Now, listen friends, before anyone who is still so naive (and so sincere) as to believe that the Tridentine Latin Mass is somehow “white magic” and the priests saying it are already well on their way to some sort of blissful state of “pre-sanctification” and who is still so reckless as to read this material, beware!

Because I think it’s only fair to warn you: these passages from this book are literally shocking, in a sense beyond even Malachi Martin’s Windswept House.

**HINT: **

According to a controversial footnote on page 215

“God is more pleased with the barking of dogs, than with the prayer of such clerics.”

Ah, ha! **Which (or what clerics)? **

I respectfully submit, that by reading all these pages, each person can determine for herself (or himself) just how and when this opinion applies.
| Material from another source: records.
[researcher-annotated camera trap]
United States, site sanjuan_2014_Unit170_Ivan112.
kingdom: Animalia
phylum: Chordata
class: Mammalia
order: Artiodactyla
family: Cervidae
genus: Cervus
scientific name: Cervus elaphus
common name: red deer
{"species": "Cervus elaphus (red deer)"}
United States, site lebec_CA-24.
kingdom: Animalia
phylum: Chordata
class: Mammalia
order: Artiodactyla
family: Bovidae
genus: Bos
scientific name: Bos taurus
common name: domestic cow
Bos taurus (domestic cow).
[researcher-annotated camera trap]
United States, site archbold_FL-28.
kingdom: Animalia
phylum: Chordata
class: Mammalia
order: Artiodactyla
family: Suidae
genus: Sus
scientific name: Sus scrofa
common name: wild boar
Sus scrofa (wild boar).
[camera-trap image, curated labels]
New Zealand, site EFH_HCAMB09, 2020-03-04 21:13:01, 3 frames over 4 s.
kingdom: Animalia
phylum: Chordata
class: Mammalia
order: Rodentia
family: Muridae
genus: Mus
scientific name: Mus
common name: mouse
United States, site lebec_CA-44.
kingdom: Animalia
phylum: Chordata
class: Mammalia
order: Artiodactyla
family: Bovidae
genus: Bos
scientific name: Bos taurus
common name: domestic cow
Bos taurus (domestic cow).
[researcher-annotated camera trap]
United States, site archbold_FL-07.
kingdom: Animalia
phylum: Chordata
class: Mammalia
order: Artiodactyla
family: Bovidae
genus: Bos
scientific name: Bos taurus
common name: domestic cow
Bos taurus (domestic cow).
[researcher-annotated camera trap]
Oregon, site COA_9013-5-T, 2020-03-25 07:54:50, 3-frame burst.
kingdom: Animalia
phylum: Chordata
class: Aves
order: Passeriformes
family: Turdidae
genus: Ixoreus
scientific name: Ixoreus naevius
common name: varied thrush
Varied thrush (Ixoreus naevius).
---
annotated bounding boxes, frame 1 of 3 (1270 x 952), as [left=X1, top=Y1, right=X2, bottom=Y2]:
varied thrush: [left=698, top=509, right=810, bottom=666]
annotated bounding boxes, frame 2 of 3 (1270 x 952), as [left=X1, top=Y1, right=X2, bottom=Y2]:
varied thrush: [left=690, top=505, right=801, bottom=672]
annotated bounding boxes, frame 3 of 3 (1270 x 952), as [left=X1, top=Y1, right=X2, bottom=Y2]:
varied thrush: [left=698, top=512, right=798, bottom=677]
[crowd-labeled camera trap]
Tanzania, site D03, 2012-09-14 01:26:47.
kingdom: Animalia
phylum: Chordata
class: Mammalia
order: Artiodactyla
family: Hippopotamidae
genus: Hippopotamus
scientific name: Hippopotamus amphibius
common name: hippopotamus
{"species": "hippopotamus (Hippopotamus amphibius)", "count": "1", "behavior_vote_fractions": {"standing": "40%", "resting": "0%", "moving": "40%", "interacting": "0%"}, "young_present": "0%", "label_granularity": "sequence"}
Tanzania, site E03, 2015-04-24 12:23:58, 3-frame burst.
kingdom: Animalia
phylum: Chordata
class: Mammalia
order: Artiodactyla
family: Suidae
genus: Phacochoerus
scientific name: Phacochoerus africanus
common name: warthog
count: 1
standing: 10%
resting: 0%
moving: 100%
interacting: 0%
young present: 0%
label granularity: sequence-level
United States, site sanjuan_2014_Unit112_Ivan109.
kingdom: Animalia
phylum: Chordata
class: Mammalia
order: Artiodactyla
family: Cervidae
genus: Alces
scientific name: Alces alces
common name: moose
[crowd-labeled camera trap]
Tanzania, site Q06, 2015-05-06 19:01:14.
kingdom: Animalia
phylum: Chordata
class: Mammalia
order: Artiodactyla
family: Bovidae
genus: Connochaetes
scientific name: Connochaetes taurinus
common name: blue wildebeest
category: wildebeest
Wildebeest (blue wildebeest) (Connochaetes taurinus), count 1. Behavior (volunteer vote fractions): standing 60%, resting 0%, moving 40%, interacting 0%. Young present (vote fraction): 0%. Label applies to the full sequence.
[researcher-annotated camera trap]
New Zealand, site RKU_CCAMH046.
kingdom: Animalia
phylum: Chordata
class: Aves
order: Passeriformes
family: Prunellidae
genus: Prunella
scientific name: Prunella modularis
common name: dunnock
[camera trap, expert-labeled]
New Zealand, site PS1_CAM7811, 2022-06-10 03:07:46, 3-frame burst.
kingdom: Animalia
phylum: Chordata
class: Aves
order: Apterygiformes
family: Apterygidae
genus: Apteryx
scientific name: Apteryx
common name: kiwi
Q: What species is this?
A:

As for me, well, even as I write this, I have page 21 of the little blue book in front of me called: Spiritual Exercises of St. Ignatius of Loyola, where under the heading of **GOOD **READINGS, we find such entries as:

“All the books of Archbishop Lefebvre, etc.”:wink:

But, gosh!

Why not Pope St. Pius X’s “favorite bedside book?”:smiley:

As a simple matter of fact, yes!

In the Fall of 1984 we were entertaining a Society priest of French parentage, who not only knew of this book book, but recommended it with much enthusiasm.

Dom de Chautard he likewise knew by his French nick-name, something like** L’Abbe de Sept Fonts**, humm … or maybe it was** L’Abbe de Sept Ponts**, omigosh! “So long ago…”:rolleyes:

Enjoy this book!

Aurelio:thumbsup:

Yup, we have all said that! :wink:

This would be the same Fr. Trigilio on EWTN? Most orthodox.